> Document excerpt
As another year will shortly be a memory, my heartfelt appreciation goes out to all of you who have taken the time and trouble to send me “forwards” over the past 12 months. Thank you for making me feel safe, secure, blessed, and wealthy.
Special thanks to whoever sent me the one about rat crap in the glue on envelopes ’cause I now have to go get a wet towel every time I need to seal an envelope.
Also, I scrub the top of every can I open for the same reason. Because of your concern, I no longer drink Coca Cola because it can remove toilet stains.
I no longer check the coin return on pay phones because I could be pricked with a needle infected with AIDS.
I no longer use cancer-causing deodorants even though I smell like a water buffalo on a hot day.
I no longer go to shopping malls because someone might drug me with a perfume sample and rob me.
I no longer receive packages from, nor send packages by UPS, or FedEx, since they are actually Al Qaeda in disguise.
I no longer answer the phone, because someone will ask me to dial a number for which I will get a phone bill with calls to Jamaica, Uganda, Singapore, and Uzbekistan.

> Data extract
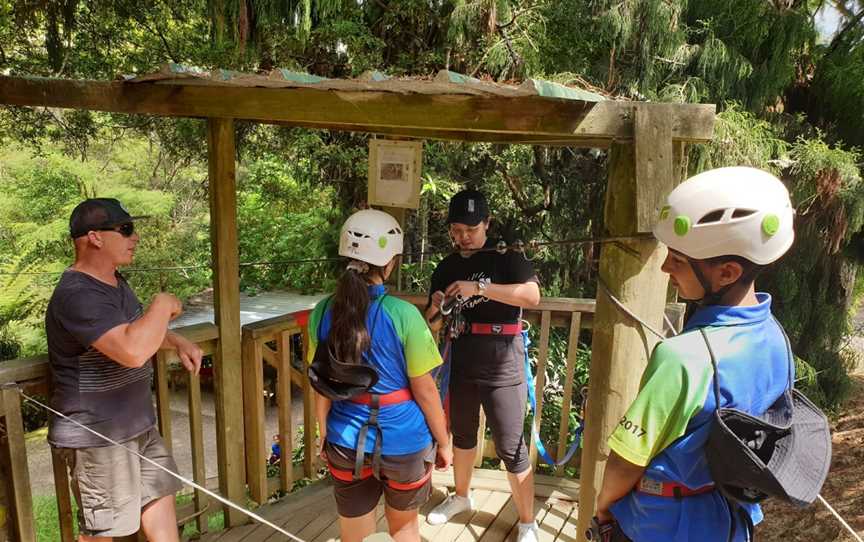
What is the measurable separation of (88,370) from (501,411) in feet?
5.59

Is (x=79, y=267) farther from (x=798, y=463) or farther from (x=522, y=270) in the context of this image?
(x=798, y=463)

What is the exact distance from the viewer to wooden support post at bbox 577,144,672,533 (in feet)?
6.68

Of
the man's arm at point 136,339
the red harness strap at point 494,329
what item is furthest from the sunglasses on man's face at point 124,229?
the red harness strap at point 494,329

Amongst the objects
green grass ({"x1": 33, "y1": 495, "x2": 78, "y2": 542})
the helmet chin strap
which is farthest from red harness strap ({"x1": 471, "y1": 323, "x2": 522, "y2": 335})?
green grass ({"x1": 33, "y1": 495, "x2": 78, "y2": 542})

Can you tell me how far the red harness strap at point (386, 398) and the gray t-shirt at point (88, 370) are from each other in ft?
2.79

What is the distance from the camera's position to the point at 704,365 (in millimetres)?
1316

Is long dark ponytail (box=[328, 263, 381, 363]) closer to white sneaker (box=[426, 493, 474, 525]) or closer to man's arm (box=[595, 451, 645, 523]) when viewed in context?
man's arm (box=[595, 451, 645, 523])

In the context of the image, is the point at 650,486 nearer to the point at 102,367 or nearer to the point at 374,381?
A: the point at 374,381

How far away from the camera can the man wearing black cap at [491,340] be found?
2643 mm

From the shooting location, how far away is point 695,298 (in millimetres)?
1478

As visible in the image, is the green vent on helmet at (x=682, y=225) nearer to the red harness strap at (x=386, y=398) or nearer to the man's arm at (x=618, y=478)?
the man's arm at (x=618, y=478)

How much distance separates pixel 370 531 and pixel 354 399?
600 mm

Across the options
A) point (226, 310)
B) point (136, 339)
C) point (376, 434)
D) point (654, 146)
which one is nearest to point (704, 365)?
point (654, 146)

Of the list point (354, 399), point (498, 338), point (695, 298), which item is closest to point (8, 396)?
point (354, 399)
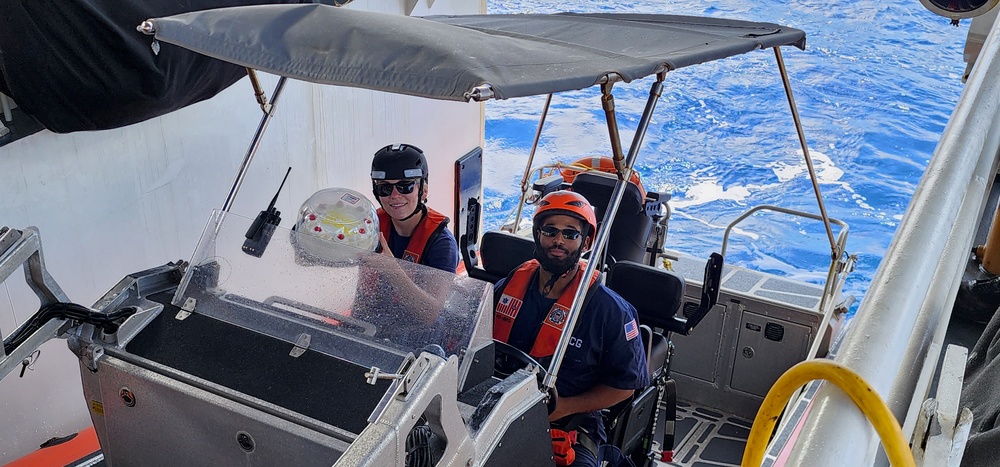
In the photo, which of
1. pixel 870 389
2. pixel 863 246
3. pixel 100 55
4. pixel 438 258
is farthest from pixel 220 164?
pixel 863 246

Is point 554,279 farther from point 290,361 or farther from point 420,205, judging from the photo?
point 290,361

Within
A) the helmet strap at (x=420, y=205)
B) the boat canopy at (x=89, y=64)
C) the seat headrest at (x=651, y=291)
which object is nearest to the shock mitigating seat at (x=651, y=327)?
the seat headrest at (x=651, y=291)

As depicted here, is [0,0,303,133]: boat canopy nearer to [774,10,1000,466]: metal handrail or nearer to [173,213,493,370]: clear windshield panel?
[173,213,493,370]: clear windshield panel

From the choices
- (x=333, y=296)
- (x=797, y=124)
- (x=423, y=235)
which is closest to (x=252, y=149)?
(x=423, y=235)

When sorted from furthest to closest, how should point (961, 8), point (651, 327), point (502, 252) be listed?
point (961, 8) → point (502, 252) → point (651, 327)

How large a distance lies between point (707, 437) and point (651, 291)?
81.2 inches

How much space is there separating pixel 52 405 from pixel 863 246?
17912 mm

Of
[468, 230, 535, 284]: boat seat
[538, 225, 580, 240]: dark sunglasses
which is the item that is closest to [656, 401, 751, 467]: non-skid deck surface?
[468, 230, 535, 284]: boat seat

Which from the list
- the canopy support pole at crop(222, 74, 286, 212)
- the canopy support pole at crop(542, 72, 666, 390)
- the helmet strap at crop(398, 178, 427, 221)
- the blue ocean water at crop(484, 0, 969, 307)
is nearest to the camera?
the canopy support pole at crop(542, 72, 666, 390)

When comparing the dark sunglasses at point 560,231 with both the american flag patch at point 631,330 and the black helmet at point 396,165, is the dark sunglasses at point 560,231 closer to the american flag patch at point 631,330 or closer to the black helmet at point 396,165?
the american flag patch at point 631,330

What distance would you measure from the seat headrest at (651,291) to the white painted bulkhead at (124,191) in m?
2.61

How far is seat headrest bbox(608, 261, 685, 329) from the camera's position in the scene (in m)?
Answer: 3.94

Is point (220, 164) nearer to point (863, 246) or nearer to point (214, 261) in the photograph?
point (214, 261)

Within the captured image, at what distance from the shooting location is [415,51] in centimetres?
235
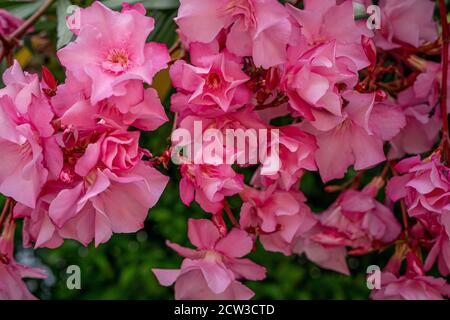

> Set of tasks
(1) List every country named in the thank-you letter about forwards.
(2) In the thank-you letter about forwards, why has the writer stopped going to shopping malls?
(3) Write the next part of the thank-you letter about forwards, picking up after its final sentence.
The data above comes from a different source than the thank-you letter about forwards.

> Task answers
(1) Jamaica, Uganda, Singapore, Uzbekistan

(2) Someone might drug the writer with a perfume sample and rob them.

(3)
I no longer eat KFC, because their “chickens” are actually horrible mutant freaks with no eyes or feathers.
I no longer have any sneakers — but that will change once I receive my free replacement pair from Nike.
I no longer worry about my soul, because at last count I have 363,214 angels looking out for me.
Thanks to you, I have learned that God only answers my prayers if I forward an email to seven of my friends and make a wish within five minutes.
I no longer have any savings, because I gave it to a sick girl who is about to die in the hospital (for the 1,387,258th time)
I no longer have any money at all – but that will change once I receive the $15,000 that Microsoft and AOL are sending me for participating in their special email program.